Also Know As Chrome Hearts
Directed by Dan Hoskins
1989 – 86 minutes/Fullscreen
Review by Mark Engle

Geez Dad! Well, maybe if you don’t eat anyone, nobody will notice.

Slut Biker women, roaming zombies, wisecracking blind kids, a mad scientist and a pistol packing Dwarf is what is at hand here from the one time director Dan Hoskins. Needless to say, many of the actors and crew had experience beforehand and left the director in the dust with movie careers far surpassing that of Bull Dykes on Bikes. Much to Billy Bob Thornton’s probable dismay, his huge mug covers a good half of Troma’s DVD release. Also noticeable on the box is a running time of 100 minutes. Nope, don’t think those cutaways on the old VHS releases were originally censored, because they were not. The film still clocks in a few seconds short of 86 minutes. There is a minor extra that does however show a few moments from the Japanese version including the alternate title sequence CHROME HEARTS and one really unconvincing moment where a zombie biker chick orally dismembers (off screen) another zombie’s penis and then takes a bite out of something resembling silly putty onscreen. Otherwise, there isn’t much new here and that is the problem. As much as it tries to be a send up of Biker, Rock and Roll, Zombie or Tough Broad gang movies, it can’t even come close to the exploitation or the entertainment values of any original genre it tries to imitate. That’s too bad because with all those genres, there is so much material to work with; it isn’t even funny, like this movie.

Rox (Jamie Rose) and her roaming Biker gang called the Cycle Sluts cruise from town to town, living the freedom to ride that Harley, get some meat (both kinds) and just cause rebellion wherever they go. They stumble into a small town by the name of Zariah. Unfortunately, their quest for good times is bad timing. It seems the local mad scientist (Don Calfa) with the aid of his handy sidekick dwarf (Ed Gale who played CHUCKY and HOWARD THE DUCK) has been putting batteries into the skulls of the recently dead (convenient for the special make up effects budget) and putting them to work in the local abandoned mine full of radiation. Well, they break loose and head into town just as our biker bitches from hell are tearing up Main Street. Rox wants to split town, but unbeknownst to her another member of her gang, Dede (Jamie Rose) was born and raised in the very said town. She was originally the Senior Prom Queen as well as married to local white trash Billy Bob Thornton. Much arguing ensues leading to catfights, horrid pratfalls involving our mad scientist and eventually turning the bikers into heroes as they save what is left of the town and a busload of wise cracking blind orphans.

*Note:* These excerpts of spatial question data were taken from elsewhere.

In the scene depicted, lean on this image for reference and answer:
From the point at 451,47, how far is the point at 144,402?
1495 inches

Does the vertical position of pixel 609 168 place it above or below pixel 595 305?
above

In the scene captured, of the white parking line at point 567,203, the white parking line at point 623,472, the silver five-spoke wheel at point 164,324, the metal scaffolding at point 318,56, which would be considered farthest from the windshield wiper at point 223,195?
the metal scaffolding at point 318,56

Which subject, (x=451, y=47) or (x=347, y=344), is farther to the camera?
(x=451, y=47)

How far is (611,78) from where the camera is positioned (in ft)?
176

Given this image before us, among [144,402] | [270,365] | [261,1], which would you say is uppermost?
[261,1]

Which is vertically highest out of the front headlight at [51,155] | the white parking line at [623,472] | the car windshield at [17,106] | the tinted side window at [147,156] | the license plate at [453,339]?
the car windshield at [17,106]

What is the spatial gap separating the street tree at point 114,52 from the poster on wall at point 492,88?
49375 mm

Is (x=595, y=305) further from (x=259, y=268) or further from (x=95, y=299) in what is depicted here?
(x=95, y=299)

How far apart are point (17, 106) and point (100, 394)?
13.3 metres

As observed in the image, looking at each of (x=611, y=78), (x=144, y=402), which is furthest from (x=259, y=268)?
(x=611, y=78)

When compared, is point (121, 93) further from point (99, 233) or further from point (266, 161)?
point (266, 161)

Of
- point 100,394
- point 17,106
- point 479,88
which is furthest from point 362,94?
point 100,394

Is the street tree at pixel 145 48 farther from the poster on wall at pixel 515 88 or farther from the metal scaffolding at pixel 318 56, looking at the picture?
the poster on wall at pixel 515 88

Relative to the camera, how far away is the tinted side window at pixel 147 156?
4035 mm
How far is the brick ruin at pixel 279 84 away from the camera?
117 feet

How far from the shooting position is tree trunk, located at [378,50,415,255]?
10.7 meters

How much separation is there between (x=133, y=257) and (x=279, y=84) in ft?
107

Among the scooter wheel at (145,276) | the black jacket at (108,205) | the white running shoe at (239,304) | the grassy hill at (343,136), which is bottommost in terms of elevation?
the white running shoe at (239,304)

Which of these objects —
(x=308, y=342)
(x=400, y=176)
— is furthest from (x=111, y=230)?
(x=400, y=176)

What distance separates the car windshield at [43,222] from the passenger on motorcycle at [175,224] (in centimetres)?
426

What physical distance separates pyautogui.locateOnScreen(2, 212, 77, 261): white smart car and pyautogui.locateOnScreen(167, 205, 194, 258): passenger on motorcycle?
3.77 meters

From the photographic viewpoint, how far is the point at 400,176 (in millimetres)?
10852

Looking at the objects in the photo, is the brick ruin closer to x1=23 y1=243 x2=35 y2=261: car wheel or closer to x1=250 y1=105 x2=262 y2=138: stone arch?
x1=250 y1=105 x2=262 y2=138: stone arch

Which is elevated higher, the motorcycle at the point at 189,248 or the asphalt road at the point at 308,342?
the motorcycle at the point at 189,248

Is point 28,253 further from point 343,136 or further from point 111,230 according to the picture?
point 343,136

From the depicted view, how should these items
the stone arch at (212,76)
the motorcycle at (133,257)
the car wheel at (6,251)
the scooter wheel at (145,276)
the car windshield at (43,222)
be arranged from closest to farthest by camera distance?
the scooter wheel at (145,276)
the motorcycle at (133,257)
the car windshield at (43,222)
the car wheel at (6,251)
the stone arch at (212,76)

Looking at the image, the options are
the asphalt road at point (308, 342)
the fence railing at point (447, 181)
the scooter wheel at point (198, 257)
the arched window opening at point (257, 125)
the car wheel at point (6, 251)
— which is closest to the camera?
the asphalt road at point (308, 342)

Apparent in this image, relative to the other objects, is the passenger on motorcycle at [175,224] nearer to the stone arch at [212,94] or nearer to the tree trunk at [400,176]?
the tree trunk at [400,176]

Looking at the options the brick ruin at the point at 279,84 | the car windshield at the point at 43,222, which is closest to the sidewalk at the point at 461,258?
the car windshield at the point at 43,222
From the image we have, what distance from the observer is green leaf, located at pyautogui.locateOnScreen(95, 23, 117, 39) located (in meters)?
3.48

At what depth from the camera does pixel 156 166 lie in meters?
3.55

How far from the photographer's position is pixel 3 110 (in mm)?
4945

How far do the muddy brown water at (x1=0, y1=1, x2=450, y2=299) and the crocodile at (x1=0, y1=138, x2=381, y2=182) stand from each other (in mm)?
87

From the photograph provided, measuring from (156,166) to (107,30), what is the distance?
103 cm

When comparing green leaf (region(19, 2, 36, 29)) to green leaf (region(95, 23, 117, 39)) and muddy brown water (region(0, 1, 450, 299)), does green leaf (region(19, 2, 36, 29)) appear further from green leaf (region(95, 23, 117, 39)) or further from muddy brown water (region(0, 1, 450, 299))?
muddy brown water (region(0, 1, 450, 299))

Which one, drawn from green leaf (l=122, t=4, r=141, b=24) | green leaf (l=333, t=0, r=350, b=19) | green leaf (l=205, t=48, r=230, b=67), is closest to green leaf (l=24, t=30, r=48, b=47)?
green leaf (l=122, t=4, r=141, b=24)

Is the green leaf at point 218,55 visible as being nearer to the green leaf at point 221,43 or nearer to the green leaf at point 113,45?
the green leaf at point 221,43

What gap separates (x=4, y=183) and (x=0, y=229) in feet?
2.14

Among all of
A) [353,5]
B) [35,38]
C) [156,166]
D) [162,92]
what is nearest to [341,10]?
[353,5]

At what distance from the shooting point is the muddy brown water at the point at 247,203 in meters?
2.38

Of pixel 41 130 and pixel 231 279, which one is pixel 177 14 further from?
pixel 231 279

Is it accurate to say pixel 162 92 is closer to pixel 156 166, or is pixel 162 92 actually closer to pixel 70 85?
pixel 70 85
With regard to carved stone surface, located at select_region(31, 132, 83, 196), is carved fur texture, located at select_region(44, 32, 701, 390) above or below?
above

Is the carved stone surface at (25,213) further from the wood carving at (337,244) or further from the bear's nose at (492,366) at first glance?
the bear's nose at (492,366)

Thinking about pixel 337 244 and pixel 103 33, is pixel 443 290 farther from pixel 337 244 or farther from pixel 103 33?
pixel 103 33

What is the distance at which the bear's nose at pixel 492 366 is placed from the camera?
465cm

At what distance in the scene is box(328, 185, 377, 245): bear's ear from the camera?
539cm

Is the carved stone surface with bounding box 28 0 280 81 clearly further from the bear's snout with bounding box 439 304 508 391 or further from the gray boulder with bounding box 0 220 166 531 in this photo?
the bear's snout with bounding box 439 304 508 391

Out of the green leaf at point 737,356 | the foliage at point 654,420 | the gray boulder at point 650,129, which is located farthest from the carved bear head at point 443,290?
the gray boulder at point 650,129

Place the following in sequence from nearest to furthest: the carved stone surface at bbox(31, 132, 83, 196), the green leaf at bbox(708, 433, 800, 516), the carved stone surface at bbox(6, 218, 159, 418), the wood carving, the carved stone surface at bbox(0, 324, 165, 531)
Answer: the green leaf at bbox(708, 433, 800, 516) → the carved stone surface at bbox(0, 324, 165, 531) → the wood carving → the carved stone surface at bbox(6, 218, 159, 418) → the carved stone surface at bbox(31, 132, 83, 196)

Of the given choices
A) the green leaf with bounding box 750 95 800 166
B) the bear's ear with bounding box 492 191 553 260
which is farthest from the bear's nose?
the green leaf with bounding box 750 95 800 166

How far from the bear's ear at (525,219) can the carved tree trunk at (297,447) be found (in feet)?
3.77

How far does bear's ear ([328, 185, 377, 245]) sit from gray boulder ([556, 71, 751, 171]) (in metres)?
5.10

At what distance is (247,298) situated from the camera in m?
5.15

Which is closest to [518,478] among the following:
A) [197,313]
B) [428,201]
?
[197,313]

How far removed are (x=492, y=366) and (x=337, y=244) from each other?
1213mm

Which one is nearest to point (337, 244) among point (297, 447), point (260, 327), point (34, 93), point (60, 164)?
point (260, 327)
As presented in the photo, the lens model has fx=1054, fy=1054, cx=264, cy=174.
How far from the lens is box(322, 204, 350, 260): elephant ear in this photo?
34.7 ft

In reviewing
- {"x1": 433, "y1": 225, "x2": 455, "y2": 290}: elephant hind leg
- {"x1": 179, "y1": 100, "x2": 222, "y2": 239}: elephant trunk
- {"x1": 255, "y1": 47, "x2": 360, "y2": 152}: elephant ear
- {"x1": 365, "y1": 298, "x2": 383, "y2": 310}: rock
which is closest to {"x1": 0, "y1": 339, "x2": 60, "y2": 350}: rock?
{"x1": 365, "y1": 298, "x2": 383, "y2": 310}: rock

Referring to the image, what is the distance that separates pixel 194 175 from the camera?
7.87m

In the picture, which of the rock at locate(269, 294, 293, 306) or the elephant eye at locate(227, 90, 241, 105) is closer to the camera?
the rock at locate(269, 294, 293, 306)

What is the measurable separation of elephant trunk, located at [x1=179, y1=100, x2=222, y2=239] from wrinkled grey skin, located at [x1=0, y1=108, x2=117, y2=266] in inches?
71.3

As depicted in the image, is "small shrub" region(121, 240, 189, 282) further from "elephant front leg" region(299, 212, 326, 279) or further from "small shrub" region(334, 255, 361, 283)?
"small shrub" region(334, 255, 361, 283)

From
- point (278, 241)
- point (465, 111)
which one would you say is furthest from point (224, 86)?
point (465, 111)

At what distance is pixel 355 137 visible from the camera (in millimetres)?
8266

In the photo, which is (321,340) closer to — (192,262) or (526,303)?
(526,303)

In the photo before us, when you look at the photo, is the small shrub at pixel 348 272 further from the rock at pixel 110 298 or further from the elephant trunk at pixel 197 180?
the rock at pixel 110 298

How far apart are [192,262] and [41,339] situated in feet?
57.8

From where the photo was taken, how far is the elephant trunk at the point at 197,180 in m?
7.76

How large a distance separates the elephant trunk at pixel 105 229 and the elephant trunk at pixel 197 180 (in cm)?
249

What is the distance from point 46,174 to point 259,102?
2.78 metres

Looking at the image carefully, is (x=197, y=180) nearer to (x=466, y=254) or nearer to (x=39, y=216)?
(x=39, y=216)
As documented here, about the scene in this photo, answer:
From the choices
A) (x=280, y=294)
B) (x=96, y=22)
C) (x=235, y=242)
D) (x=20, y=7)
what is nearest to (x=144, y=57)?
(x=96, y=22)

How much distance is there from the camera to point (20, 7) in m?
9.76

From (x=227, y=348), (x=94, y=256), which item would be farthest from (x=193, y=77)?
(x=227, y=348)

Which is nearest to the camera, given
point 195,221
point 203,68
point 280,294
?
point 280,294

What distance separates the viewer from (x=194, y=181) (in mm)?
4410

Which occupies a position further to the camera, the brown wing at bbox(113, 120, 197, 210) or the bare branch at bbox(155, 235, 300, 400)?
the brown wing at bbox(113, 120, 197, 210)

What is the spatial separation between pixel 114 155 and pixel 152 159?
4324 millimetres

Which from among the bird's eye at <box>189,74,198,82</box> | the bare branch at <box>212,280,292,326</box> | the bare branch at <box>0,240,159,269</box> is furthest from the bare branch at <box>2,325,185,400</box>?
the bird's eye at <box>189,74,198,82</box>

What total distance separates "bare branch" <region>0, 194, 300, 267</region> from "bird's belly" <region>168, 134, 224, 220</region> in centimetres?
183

With a plot like that and the right screenplay, this could have been a lot more fun than it is. Oh, there’s worse out there and Troma fans may still find it worth a look. It’s almost bad enough to qualify and it does have a few moments of gore and sexual innuendos (no nudity). But it just doesn’t have enough of it to go around or over the top, where it needs to be. Wasted is the talent of Special Effects Make Up Artist Ed French. A couple of beheadings and a decent scene of the doctor inserting a battery into a cadaver’s head are about it. Most of the zombies look like ordinary people stumbling and shuffling around with bad dubbed groaning sounds. Lead bikers, Catherine Carlen and Jamie Rose (JUST BEFORE DAWN, PLAYROOM) do alright as do the rest of the gang, but not for one minute do any of them really pass off their roles with anything more than stereotypes and bad dramatics. Most of them look good in their tight jeans and leather chaps and that is a bonus for the fans. Billy Bob Thornton has about 10 minutes screen time and even less does MTV’s Martha Quinn as one of the victims.

The Troma Transfer looks pretty clear, especially considering this was originally shot on 16 mm, but there are a few moments of pixelation especially during moments of fast movement or flashes of light (a firework scene is most prominent). The sound is also adequate. Troma manages to put in a lot of extras, but not as many as they usually load a film up with. Here you only get trailers for TOXIE 4, BLACK ANGEL and CHOPPER CHICKS, short interviews with Don Calfa, Jamie Rose and Catherine Carlen, a couple of introductions from Lloyd Kaufman and another as a Troma’s Edge TV stint, director’s commentary, the two small Japanese cuts and an Easter Egg for a music video called Cannibal Lesbian Hoedown that contains more exploitation goodies than the entire running time of the main feature. Troma fans may want to hunt this one down, but the rest of the world can leave it behind in the dust.